Bcl2 and Bax are the two key factors in apoptosis, which are the regulatory genes that inhibit and promote apoptosis.25 The ratio of Bax/Bcl2 can be used to determine whether the cells are in apoptosis or not.26 Among most of the factors involved in the complex process of apoptosis, Caspase enzyme cascade reaction is the core, and Caspase 3 usually exists in the form of inactive proenzyme. Caspase 3, when activated, can catalyze the cleavage of a series of key intracellular proteases downstream, leading to the damage of cell structure and function.27 So we detected the expression of apoptosis-related proteins Bax, Bcl2, and Caspase3. The results of Western blot showed that TGIF1 knockdown increased the expression of Bax and Caspase3, and decreased the expression of Bcl2. Furthermore, we evaluated the AKT signaling pathway, the results indicated that the levels of the phosphorylated form of AKT and Cyclin D1 were significantly decreased by si-TGIF1. Akt is a key factor in PI3K/Akt pathway. It promotes the growth, metastasis and inhibits apoptosis of tumor cells by phosphorylating a variety of substrates, such as mTOR, P21Cipl/WAF1, GSK3, TSC2 and FOXO family. These data prove that TGIF1 can affect the development of gastric cancer cells via the AKT signaling pathway, suggesting that TGIF1 is a potential target for gastric cancer treatment. In addition, we predict that TGIF1 affects the AKT pathway through specific downstream targets, which will be the focus of our future research.

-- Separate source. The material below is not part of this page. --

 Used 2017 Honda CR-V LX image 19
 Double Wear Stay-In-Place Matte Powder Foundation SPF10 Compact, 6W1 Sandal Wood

Finally, we found that the expression of TGIF1 was significantly correlated with histological type, M and T stages, but not OS of gastric cancer through LinkedOmics based analysis. It has been found that the expression of TGIF1 is increased in oral squamous cell carcinoma (OSCC), and is related to cell differentiation, vascular invasion, pathological stage, lymphatic invasion, and overall survival.28,29 In addition, TGIF1 overexpression is associated with poor prognosis of upper urinary tract urothelial carcinoma and acute myeloid leukemia.7,13 The clinical significance of TGIF1 in gastric cancer needs to be further verified by clinical samples.

Conclusion

TGIF1 knockdown inhibited the proliferation, migration, and invasion and promoted apoptosis of gastric cancer cells via the AKT signaling pathway. Our results enriched our understanding of the mechanism of gastric cancer progression and revealed that siRNA of TGIF1 can be considered potential gastric cancer inhibitors in therapy.

Funding

This research was funded by Science and Technology Project of Hebei Education Department, China (Grant No. QN2020117, study on Rab23 about the mechanism of action and its self-regulation in hepatocellular carcinoma.

Disclosure

The authors report no conflicts of interest in this work.